[Short text fragments from websites]
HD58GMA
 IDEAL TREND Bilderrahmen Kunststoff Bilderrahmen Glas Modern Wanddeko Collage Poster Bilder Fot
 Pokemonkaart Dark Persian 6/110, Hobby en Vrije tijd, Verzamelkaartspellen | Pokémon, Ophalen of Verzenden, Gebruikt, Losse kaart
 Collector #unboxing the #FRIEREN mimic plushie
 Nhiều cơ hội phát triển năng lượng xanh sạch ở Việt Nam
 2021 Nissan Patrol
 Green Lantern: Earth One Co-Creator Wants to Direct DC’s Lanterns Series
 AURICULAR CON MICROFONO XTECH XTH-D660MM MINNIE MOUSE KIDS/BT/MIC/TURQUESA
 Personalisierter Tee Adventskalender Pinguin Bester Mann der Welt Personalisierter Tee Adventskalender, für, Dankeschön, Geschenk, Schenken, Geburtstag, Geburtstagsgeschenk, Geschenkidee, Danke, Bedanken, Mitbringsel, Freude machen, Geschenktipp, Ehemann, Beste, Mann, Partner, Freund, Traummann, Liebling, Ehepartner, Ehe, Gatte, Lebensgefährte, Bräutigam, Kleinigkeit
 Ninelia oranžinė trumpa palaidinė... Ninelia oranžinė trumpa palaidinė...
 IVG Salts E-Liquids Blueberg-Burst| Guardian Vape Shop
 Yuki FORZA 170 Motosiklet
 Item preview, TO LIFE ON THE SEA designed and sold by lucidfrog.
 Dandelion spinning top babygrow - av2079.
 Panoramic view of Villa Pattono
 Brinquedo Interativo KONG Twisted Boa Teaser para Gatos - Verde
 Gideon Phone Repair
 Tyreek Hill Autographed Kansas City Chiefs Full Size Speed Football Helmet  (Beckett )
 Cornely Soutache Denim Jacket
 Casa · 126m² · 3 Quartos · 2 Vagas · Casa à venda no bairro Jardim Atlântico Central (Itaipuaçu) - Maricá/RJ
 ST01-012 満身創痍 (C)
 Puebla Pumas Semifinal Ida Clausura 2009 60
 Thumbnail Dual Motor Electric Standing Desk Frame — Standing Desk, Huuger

- Assignment: Set down the lines above as they stand, starting with the first line and ending with the line that contains "Yuki FORZA 170 Motosiklet".

- Solution to this exercise:
HD58GMA
 IDEAL TREND Bilderrahmen Kunststoff Bilderrahmen Glas Modern Wanddeko Collage Poster Bilder Fot
 Pokemonkaart Dark Persian 6/110, Hobby en Vrije tijd, Verzamelkaartspellen | Pokémon, Ophalen of Verzenden, Gebruikt, Losse kaart
 Collector #unboxing the #FRIEREN mimic plushie
 Nhiều cơ hội phát triển năng lượng xanh sạch ở Việt Nam
 2021 Nissan Patrol
 Green Lantern: Earth One Co-Creator Wants to Direct DC’s Lanterns Series
 AURICULAR CON MICROFONO XTECH XTH-D660MM MINNIE MOUSE KIDS/BT/MIC/TURQUESA
 Personalisierter Tee Adventskalender Pinguin Bester Mann der Welt Personalisierter Tee Adventskalender, für, Dankeschön, Geschenk, Schenken, Geburtstag, Geburtstagsgeschenk, Geschenkidee, Danke, Bedanken, Mitbringsel, Freude machen, Geschenktipp, Ehemann, Beste, Mann, Partner, Freund, Traummann, Liebling, Ehepartner, Ehe, Gatte, Lebensgefährte, Bräutigam, Kleinigkeit
 Ninelia oranžinė trumpa palaidinė... Ninelia oranžinė trumpa palaidinė...
 IVG Salts E-Liquids Blueberg-Burst| Guardian Vape Shop
 Yuki FORZA 170 Motosiklet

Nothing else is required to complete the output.